Redflex Holdings recently disclosed to the Australian Securities Exchange it had been named as a co-defendant, along with its US subsidiary Redflex Traffic Systems Inc, by the City of Chicago.

However, the Australian-based company has strongly denied any knowledge of any alleged wrongdoing, according to papers that have been seen by The Irish Times.

Redflex has a 16 per cent share in Road Safety Operations Ireland, which runs Ireland's GoSafe speed cameras contract awarded in 2009. The remaining shareholders are Co Kerry businessman Xavier McAuliffe's Spectra and a French company, Egis, who own 42 per cent each.



Road Safety Operations, which is based in the

Isle of Man

, is currently bidding to renew its contract with the State for another five years in a deal that could be worth up to €115.5 million, according to

Department of Finance


The proposed new contract includes the possibility of a two-year extension subsequently. The annual cost to the exchequer is €16 million, with another €500,000 a year in associated administrative costs, including signage.

The existing State contract, which provides for up to 6,000 hours a month of speed monitoring, expires in November. Sources close to the department confirmed that the GoSafe consortium and at least two other operators have submitted tenders.

The Chicago lawsuit follows a criminal trial in which Karen Finley, former CEO of Redflex's US arm, pleaded guilty to conspiracy to bribe Chicago city transportation manager John Bills. He was found guilty earlier this year of receiving €500,000 in cash and gifts, including a boat.

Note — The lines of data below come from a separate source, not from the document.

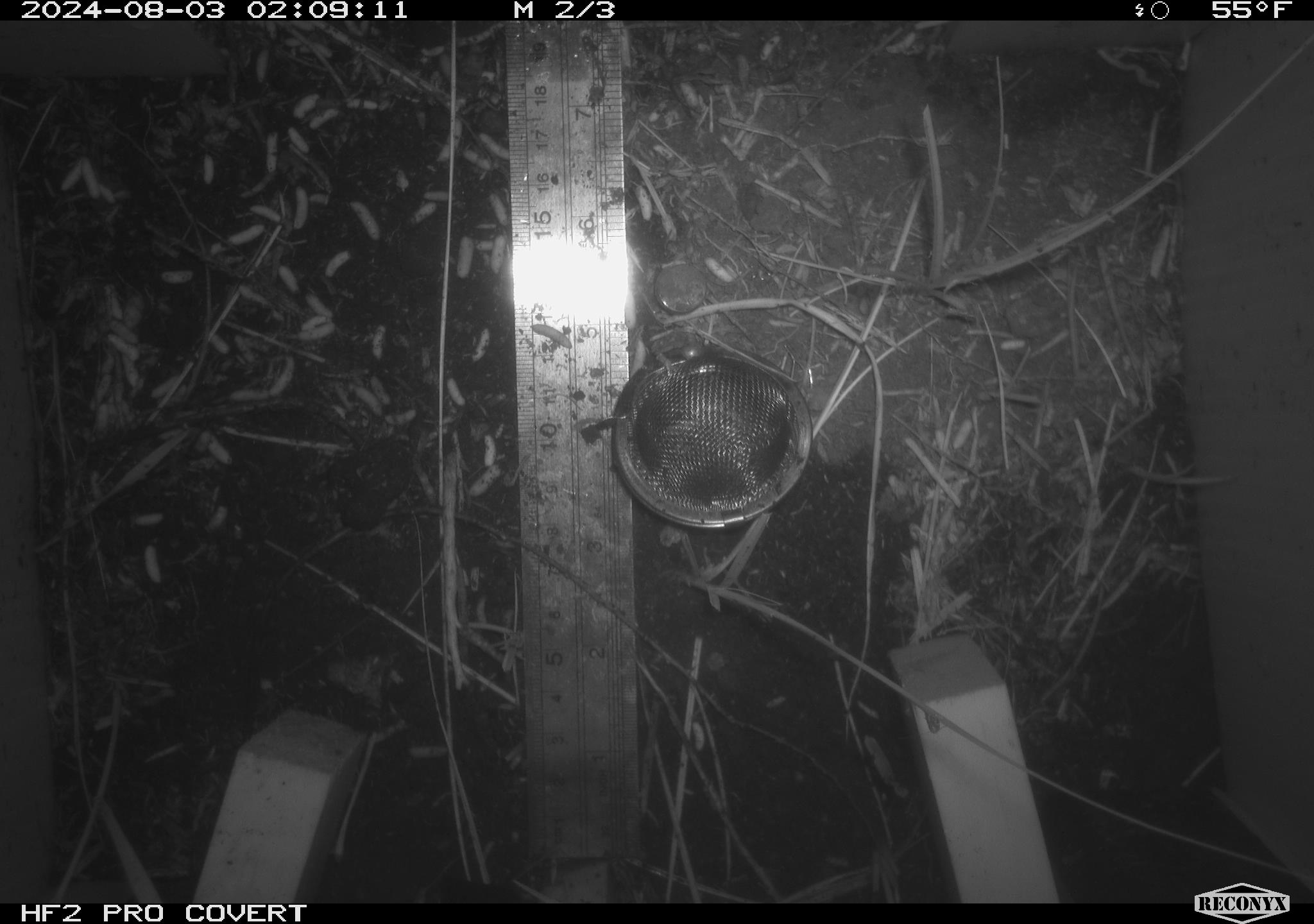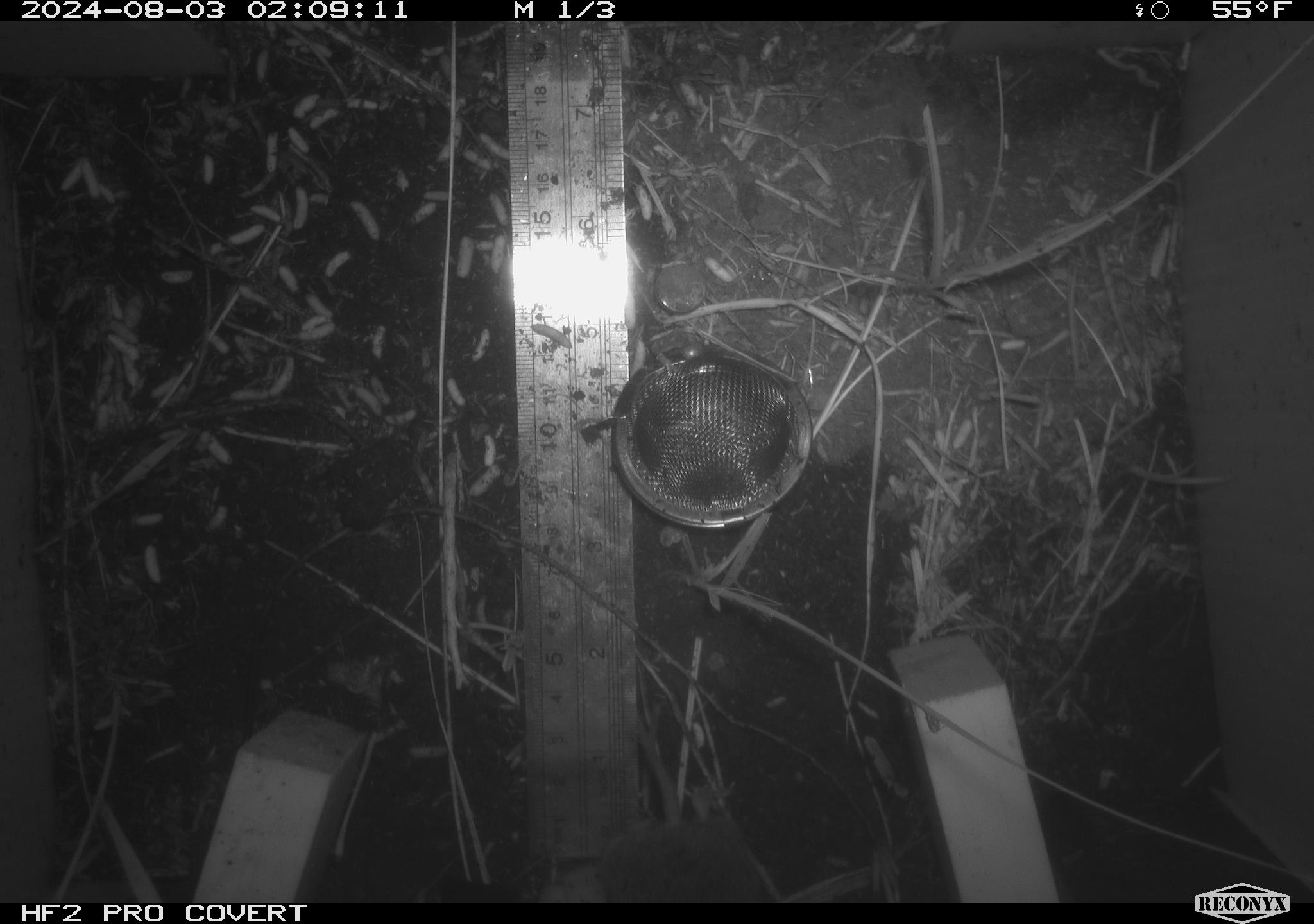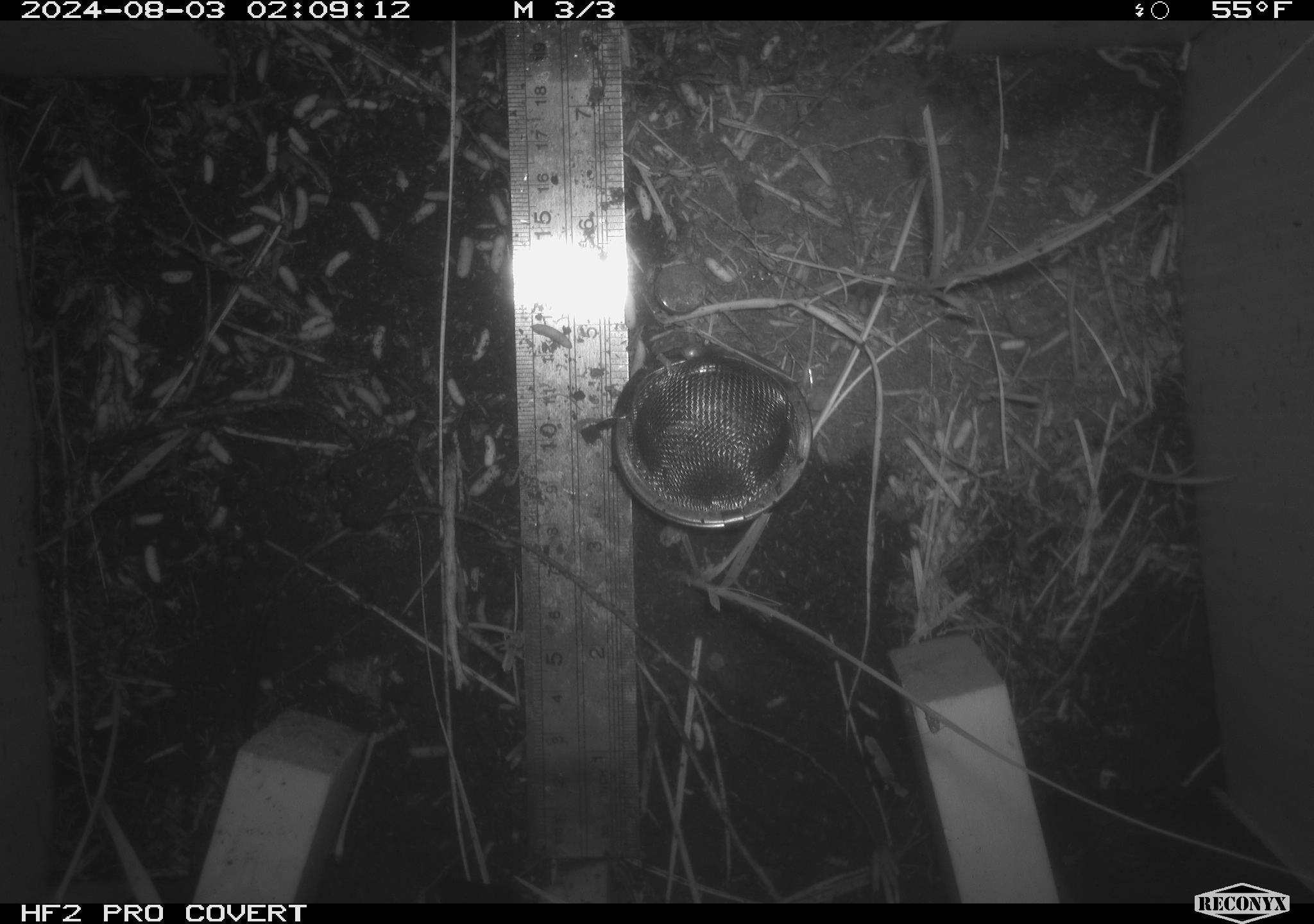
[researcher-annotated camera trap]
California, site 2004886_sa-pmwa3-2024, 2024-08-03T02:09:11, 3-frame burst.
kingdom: Animalia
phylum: Chordata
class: Mammalia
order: Rodentia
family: Cricetidae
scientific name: Arvicolinae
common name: voles, lemmings, and muskrats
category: arvicolinae subfamily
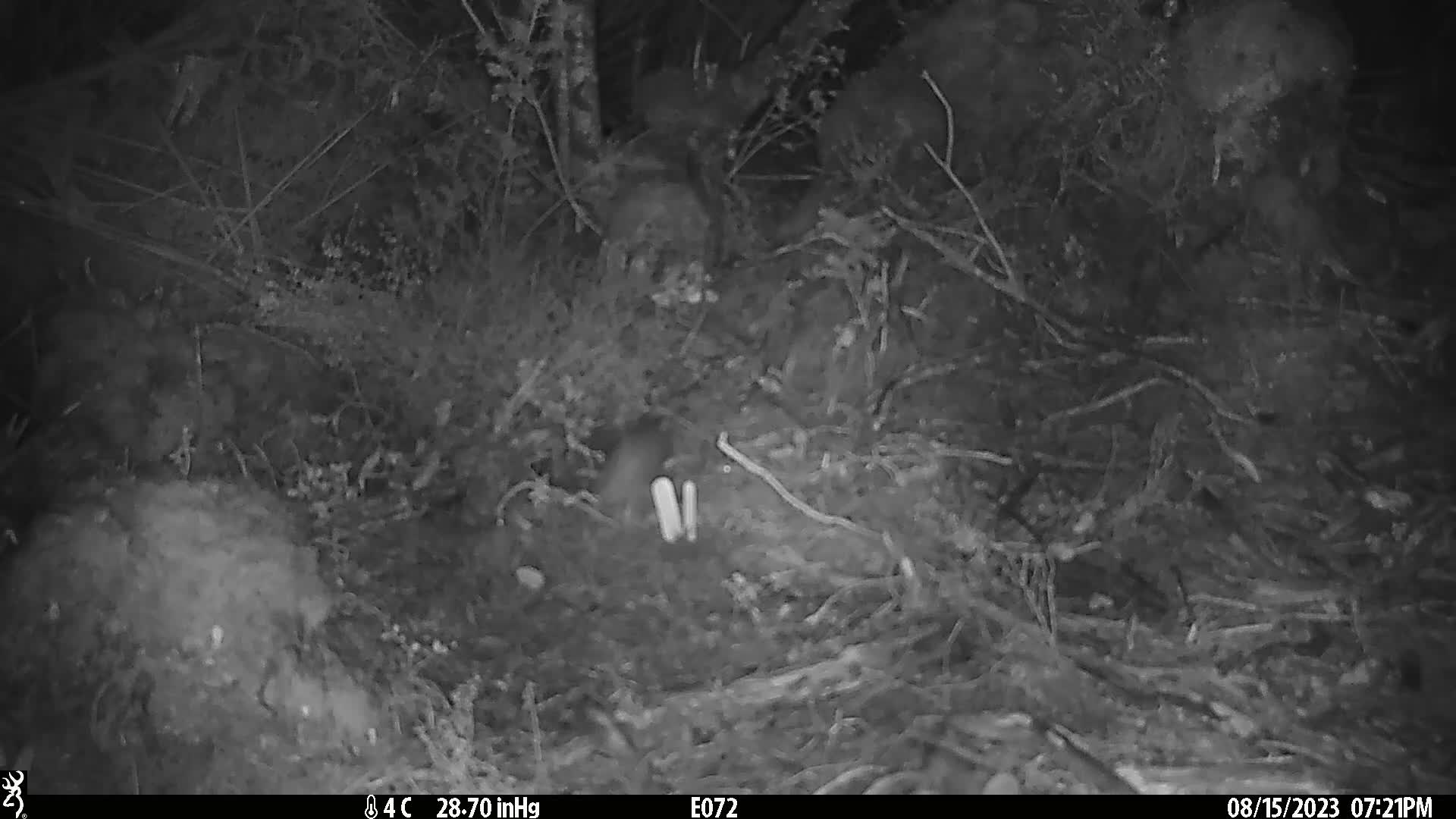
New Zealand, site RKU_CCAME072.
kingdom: Animalia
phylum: Chordata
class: Mammalia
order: Rodentia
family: Muridae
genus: Rattus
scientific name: Rattus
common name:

Redflex Traffic Systems supplied fixed speed cameras. His trial heard Mr Bills was paid about $2,000 (€1,780) for each new red light camera monitor and up to 5 per cent of revenue collected by the company from the city. Ms Finley was also a director of the Australian parent company.

In a second disclosure to the Australian Securities Exchange, Redflex Holdings revealed it is co-operating with a linked ongoing criminal investigation by Australia’s federal police into the conduct of former employees.

Redflex runs an international speed cameras business across the US, Mexico, Europe, Asia and Australia. The company has told the US courts it had no knowledge of what its US subsidiary Redflex Traffic Systems was doing and is not liable for damages.

The Irish company became an unlimited company registered in the Isle of Man in June 2013, relieving it of the obligation to publish accounts. In its last publicly available accounts in 2012, it declared profits of €50,000 a week.

It recorded operating profits of €3.12 million in the 15 months to the end of March 31st, 2012.

Auditor’s report

It has lodged a two-page auditor’s report with the Companies Office that does not outline the scale of its profits for 2013, but it confirms that it is still making money.

The directors are listed as chief operating officer Gareth Brown, French national Emmanuel Michaux, Ivor McAuliffe and Xavier McAuliffe. In 2015 the Department of Justice extended the contract by one year, bringing the total value of the current contract to an estimated €96 million.

In the following year, a company director, Ivor Browne McAuliffe, told an Ennis court that an “Isle of Man-based structure” had been introduced “to limit access to our accounts”, according to official papers.

During a hearing about speeding cases, he told Judge Patrick Durcan: "The reason we introduced the Isle of Man structure was to just limit access to our accounts from a competitor's point of view."

Such a move is commonplace for Irish companies, he said.

An Garda Síochána said it has a contract with GoSafe and "is satisfied with the governance arrangements in place to ensure it fulfils its contractual requirements".